Olympic champion misses Letesenbet Gidey’s mark by 21 seconds on a night where Francine Niyonsaba stole the show over two miles at the Pre Classic in Oregon

Not surprisingly looking a little fatigued from her Olympic exertions in Tokyo, Sifan Hassan’s crack at the world 5000m record of 14:06.62 at ‘Distance Night’ on Friday (Aug 20) at the Prefontaine Classic in Eugene, Oregon, faltered in the latter stages as she faded to run 14:27.89.

The Dutch runner won 5000m and 10,000m titles plus 1500m bronze at the Games earlier this month and in the early stages on Eugene she followed pacemakers Kate van Buskirk and Beatrice Chebet through 3000m in 8:30.54.

At this point Hassan was on track to beat Letesenbet Gidey’s world record set in Valencia 14 months ago but after running 2:50/kilometre pace for the first 3000m, she slowed with a 2:59 fourth kilometre, at which point she lost contact with the pacing lights and the record hopes looked increasingly bleak.

Hassan battled through the final stages but fell well outside her goal, although she won the race by 15 seconds from Ethiopian duo Senbere Teferi and Fantu Worku.

All the hype surrounded Hassan’s race but instead it was Francine Niyonsaba who produced the most eye-catching performance of the night when she ran the second fastest time in history over the rarely run two miles distance.

The race was billed as a world record attempt by Ethiopia’s Gidey on Meseret Defar’s 8:58.58 mark. But Niyonsaba powered past Gidey into the lead with 650m to go before going on to win easily in 9:00.75 as Gidey wound up six seconds behind and Olympic 5000m silver medallist Hellen Obiri was third.

In fifth place in 9:21.98, Amy-Eloise Markovc went No.2 on the UK all-time rankings behind Paula Radcliffe’s 9:17.4, which was run during a 14:29.11 5000m race at the European Cup in Bydgoszcz in 2004.

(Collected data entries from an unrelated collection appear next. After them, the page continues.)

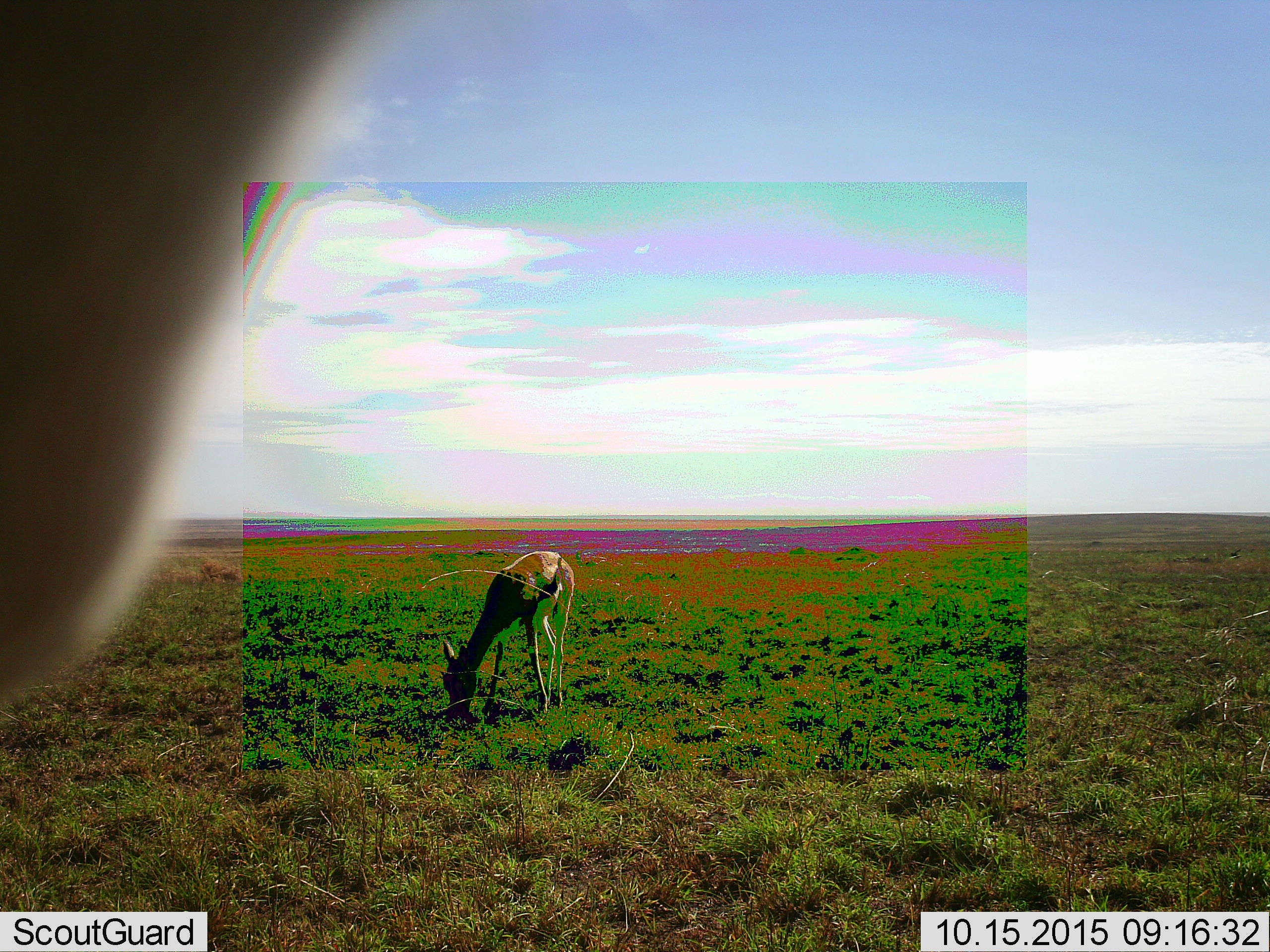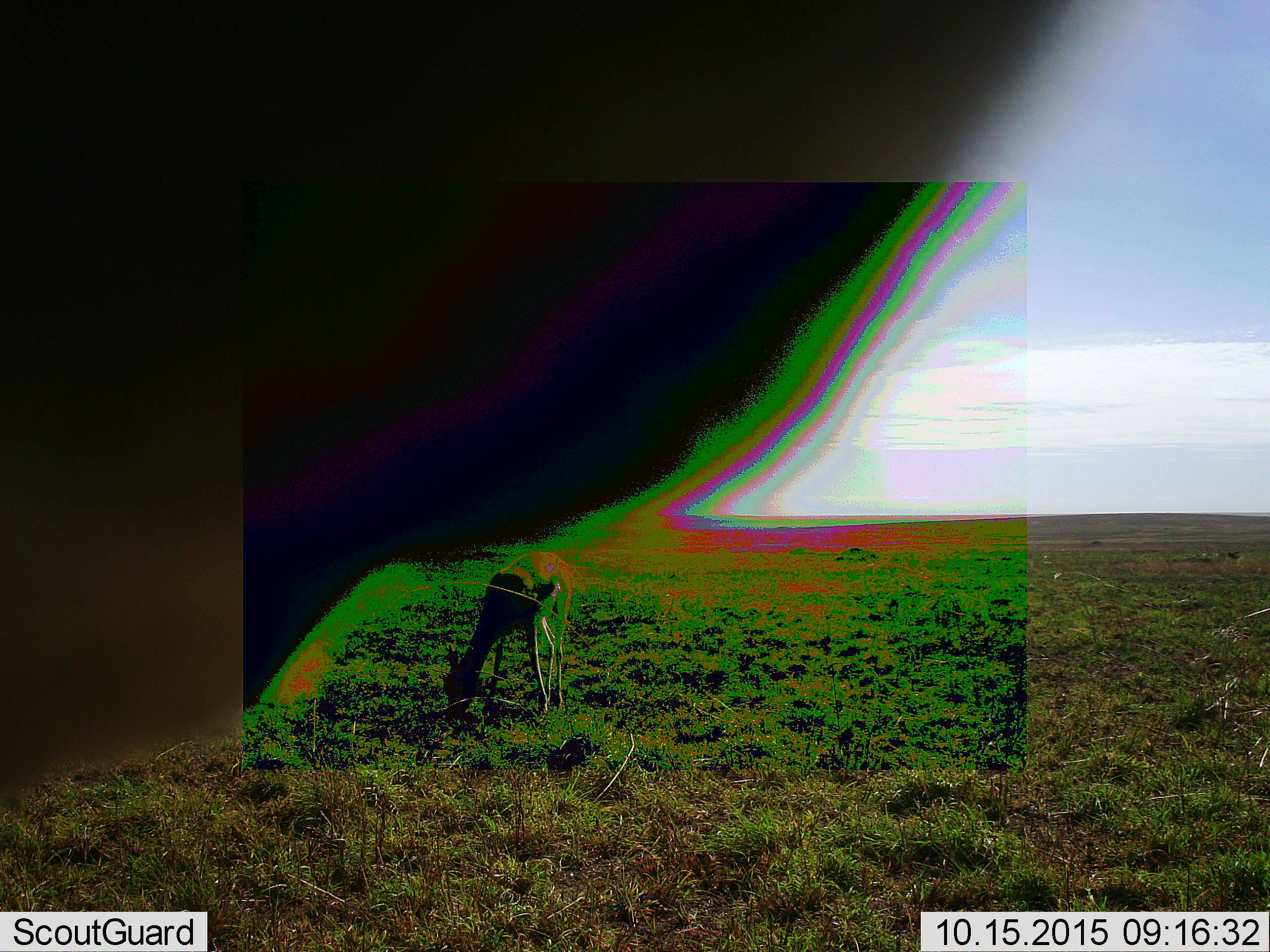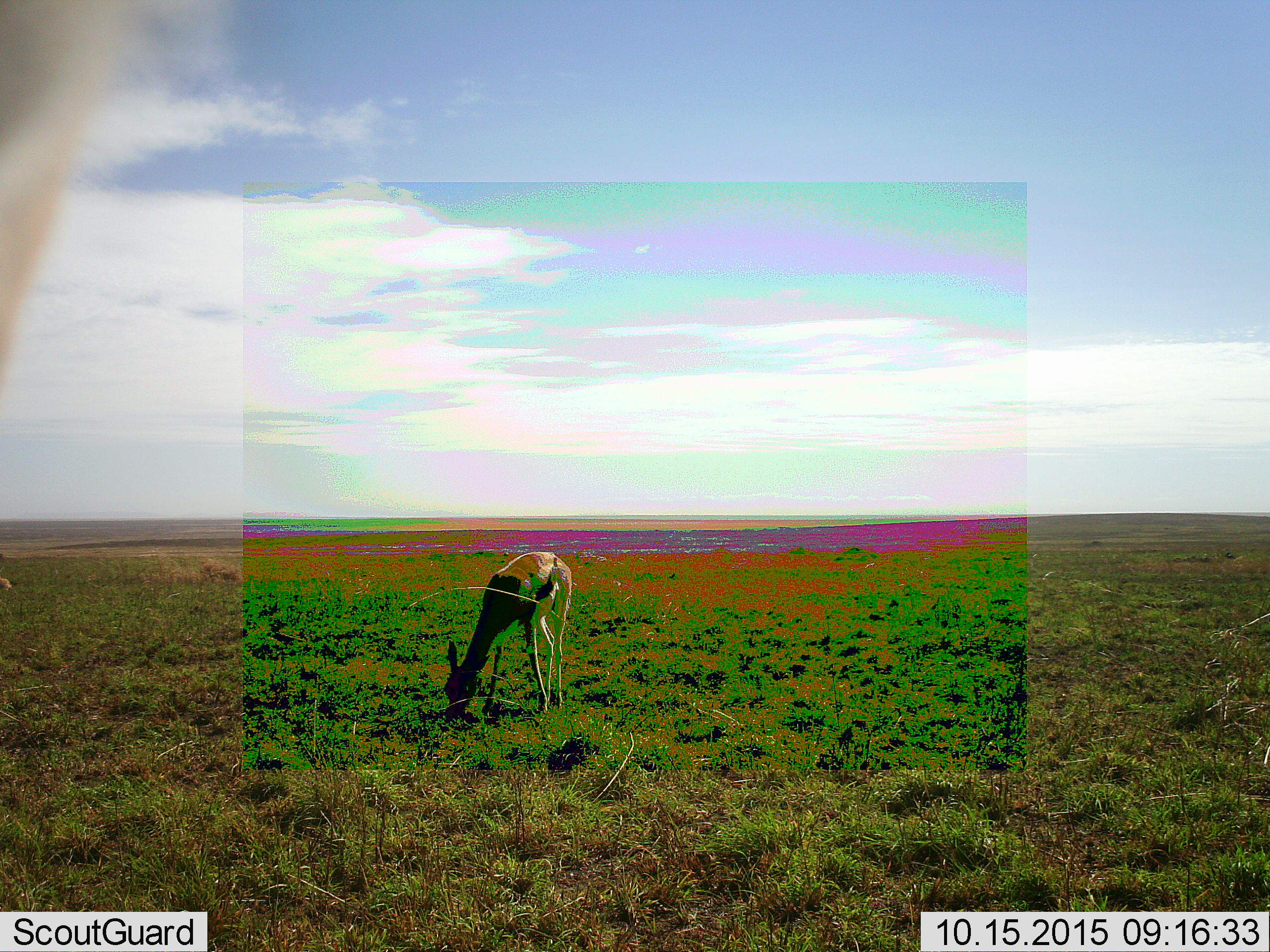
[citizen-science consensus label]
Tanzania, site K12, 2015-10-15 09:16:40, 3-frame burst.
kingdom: Animalia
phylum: Chordata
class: Mammalia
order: Artiodactyla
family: Bovidae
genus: Eudorcas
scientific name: Eudorcas thomsonii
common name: thomson's gazelle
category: gazellethomsons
Gazellethomsons (thomson's gazelle) (Eudorcas thomsonii), count 2. Behavior (volunteer vote fractions): standing 40%, resting 0%, moving 20%, interacting 0%. Young present (vote fraction): 20%. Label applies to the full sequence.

As an 800m runner Niyonsaba won the world indoor titles in 2016 and 2018 and finished runner-up in the 2016 Olympics and 2017 World Championships behind Caster Semenya.

However she was forced to move up in distance due to the new rules relating to testosterone levels and at the Tokyo Games she placed fifth in the 10,000m final in 30:41.93.

Judging by her form in Eugene, she would have been a factor at 5000m in Tokyo as well but after seemingly making the Olympic final in that event she was disqualified for a lane infringement in her heat.

Francine Niyonsaba (Getty)

Elsewhere in Eugene, Craig Engels gave a Steve Ovett-style wave to the crowd as he passed the leader Charles Philibert-Thiboutot with 100m to go in the men’s international mile.

The celebration proved premature, though, as Geordie Beamish of New Zealand, who was a distant eighth with 300m to go and fifth with 200m to go, produced an inspired final 100m to take victory in 3:54.86.

The Bowerman Mile featuring Olympic champion Jakob Ingebrigtsen is among the races in the main Diamond League programme at the same Pre Classic meeting on Saturday.

The event also features a women’s 100m showdown between multiple Olympic champion Elaine Thompson-Herah and Sha’Carri Richardson, who was forced the miss the Games due to a cannabis positive.